I dreaded asking. “Was one of them ‘Shrimp’?”
“Maybe. Actually, yeah. Shrimp. That was one of them.” The diary. The decoy. My son himself, as living evidence.
The shortest kid in the class.
“That’s Benjamin,” I said. I couldn’t believe it hadn’t hit me before.
“Oh, shit.” Robert lowered his voice. “Well, at least Hernández and Wood don’t know that.”
“But they will. Robert, they will. As soon as they ask other kids.”
When I got back to the lounge chairs, Dr. Campbell asked, “Everything all right? You look upset.”
“No. It’s fine.” I pushed my phone into my bag with shaky hands, the crinkle reminding me of what I’d already stashed at the bottom.
Benjamin continued flip turning down the lap lane. I wanted him to be finished, so we could leave, but it wasn’t like leaving would make things any better.
“I heard you went on to a master’s program,” Dr. Campbell said, pleasantly, as if he hadn’t noticed my distressed expression. “Are you teaching? Counseling?”

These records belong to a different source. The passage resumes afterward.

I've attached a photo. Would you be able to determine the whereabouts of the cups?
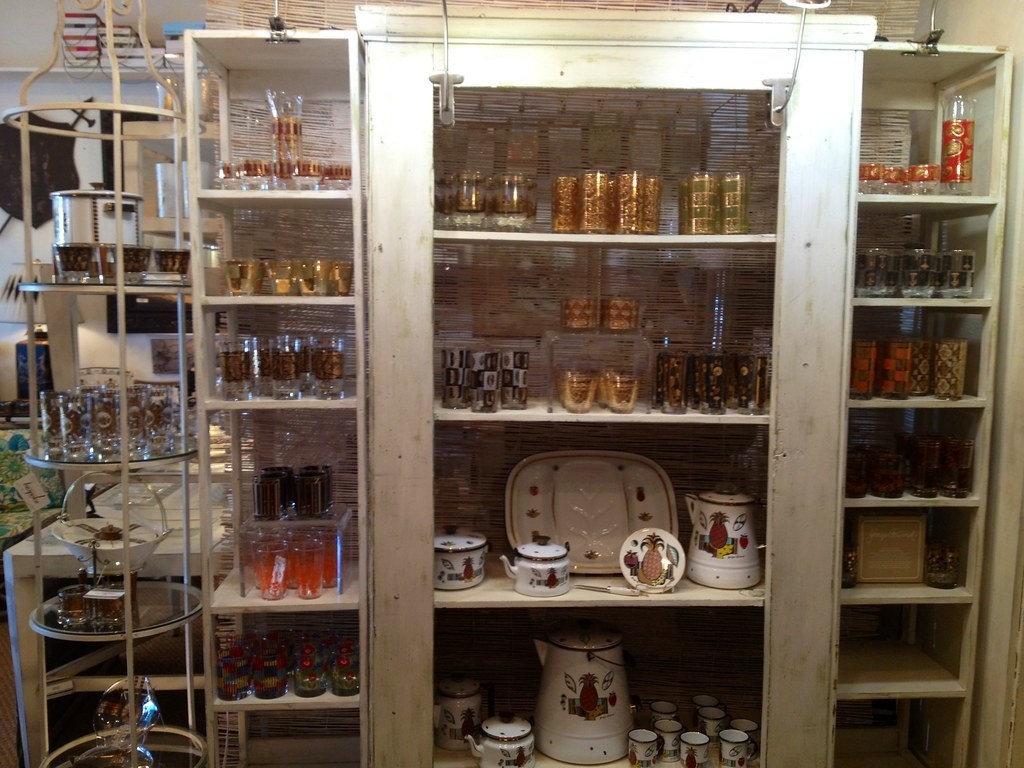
[842,548,858,587]
[214,330,346,400]
[216,626,360,701]
[219,88,351,190]
[852,243,980,297]
[248,465,333,600]
[625,694,762,768]
[56,569,139,631]
[40,379,177,458]
[218,250,355,297]
[923,539,962,590]
[434,164,750,235]
[856,93,979,195]
[52,240,190,286]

“Counseling. At a local private high school.” I couldn’t keep the dismay from my voice.
“Not Summit, I hope. The suicides?”
“They’re investigating them as homicides now.”
He took the statement in stride.
“You must be in shock. Of course you are. I’m sorry. It’s hard for any therapist, losing a patient for any reason.”

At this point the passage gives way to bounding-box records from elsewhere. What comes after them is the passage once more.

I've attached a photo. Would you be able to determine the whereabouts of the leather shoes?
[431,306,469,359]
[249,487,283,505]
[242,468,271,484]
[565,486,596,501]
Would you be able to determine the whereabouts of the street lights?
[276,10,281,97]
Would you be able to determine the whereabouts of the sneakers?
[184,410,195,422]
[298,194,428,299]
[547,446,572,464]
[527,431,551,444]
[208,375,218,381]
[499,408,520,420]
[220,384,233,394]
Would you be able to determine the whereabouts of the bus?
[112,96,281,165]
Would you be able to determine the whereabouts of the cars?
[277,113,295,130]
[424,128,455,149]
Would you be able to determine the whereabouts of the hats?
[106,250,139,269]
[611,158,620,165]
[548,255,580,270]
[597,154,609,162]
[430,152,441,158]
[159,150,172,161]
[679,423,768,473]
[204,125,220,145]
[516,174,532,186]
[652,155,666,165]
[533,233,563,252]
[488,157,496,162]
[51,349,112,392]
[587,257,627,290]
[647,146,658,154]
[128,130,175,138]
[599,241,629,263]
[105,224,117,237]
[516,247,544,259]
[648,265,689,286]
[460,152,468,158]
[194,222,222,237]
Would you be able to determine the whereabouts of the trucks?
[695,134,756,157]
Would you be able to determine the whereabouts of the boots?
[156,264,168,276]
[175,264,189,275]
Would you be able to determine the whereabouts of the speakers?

He glanced down, giving me time to recover before looking up again. Those eyes. I hadn’t thought of Dr. Curtis Campbell in years.
“I’ve lost my job, too,” I said. “They blamed me, at first, when they thought the deaths were suicides. They probably still do.”
“No reasonable person could blame you.”
“I knew those girls. I talked to them. Clearly, even if they didn’t take their own lives, they were involved in something, and I had no idea. Everything I thought about them was wrong.”
He nodded patiently. “You have malpractice insurance, of course, but do you have the support you need?”
“Not really . . .”
A shadow passed over my whole body. Cold water speckled my legs.
“Mom,” Benjamin said, shaking his head like a dog.
“Hey!” I shouted, then wished I hadn’t.
“Young man,” Dr. Campbell said, swinging around to face my son, “you are one hell of a swimmer.”
“Not really,” Benjamin mumbled.
“No, you are. Take it from a parent of a former competitive swimmer who wouldn’t do her laps without a coach.”
I spotted the changing angle of Benjamin’s chin as he looked up, taking in the praise. “Yeah, well. Motivation isn’t everything.”
“I’d gamble on you as the next Michael Phelps.”
The compliment was too much, and we both knew it.